Presentation Information
[PE2-7]Delve into inter-gene-set relationships using single-cell transcriptomic data
○Cheng Zheng, Ryo Yamada, Daigo Okada (Center for Genomic Medicine, Graduate School of Medicine, Kyoto University, Kyoto, Japan)
Motivation:In the era of single-cell high-throughput sequencing, it is common to treat gene expression levels as features of cells. As a routine, downstream analysis that includes the gene set enrichment analysis revolves around cells since the primary goal is to find functional gene sets that can account for the compositions of differentially expressed genes. But not unusually, enriched gene sets are abundant and hard to interpret. In this project, we take a top-down approach to analyzing gene sets and propose an ad-hoc clustering-based algorithm to quantify the closeness between two gene sets in the low-dimensional UMAP space.

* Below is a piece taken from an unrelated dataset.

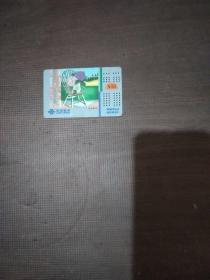 中国联通 17910ip球球漫游卡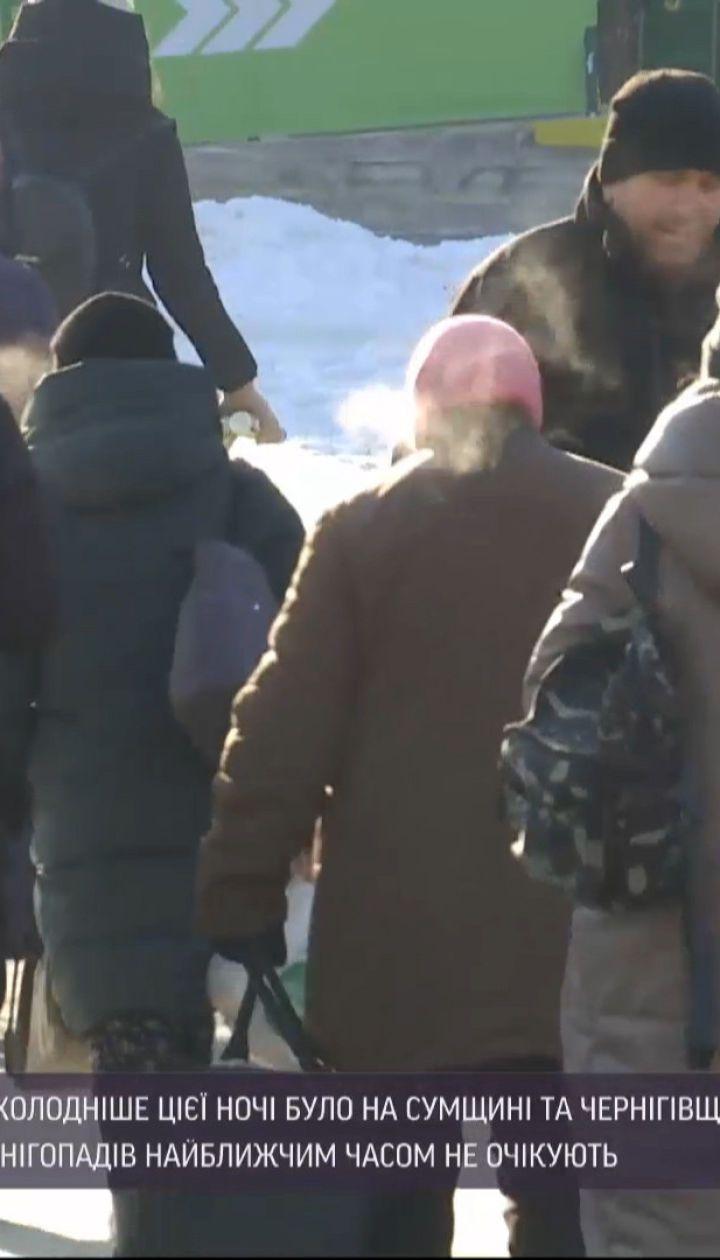 Погода в Україні: люті морози протримаються щонайменше до вихідних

Then we measure the similarity and dissimilarity among gene sets based on either prior knowledge (gene set annotations) or inference from the single-cell RNA-seq data. The goal is to take advantage of the inter-gene-set relationships to build up a structural and concise mapping of relevant gene sets. Results:We preliminarily run our pipeline on single-cell RNA-seq data from human tissues. Initial steps comprise preprocessing of the single-cell RNA-seq data, retrieval of gene sets, and building up a gene set dissimilarity matrix. Dimensionality reduction and visualization show variations in the distributions of gene sets in the UMAP space about varying human tissues. By utilizing the data-driven neighborhood information, We believe that our algorithms can extract and display pertinent layers of gene sets that biologists are interested in, facilitating an understanding of the functions of gene sets.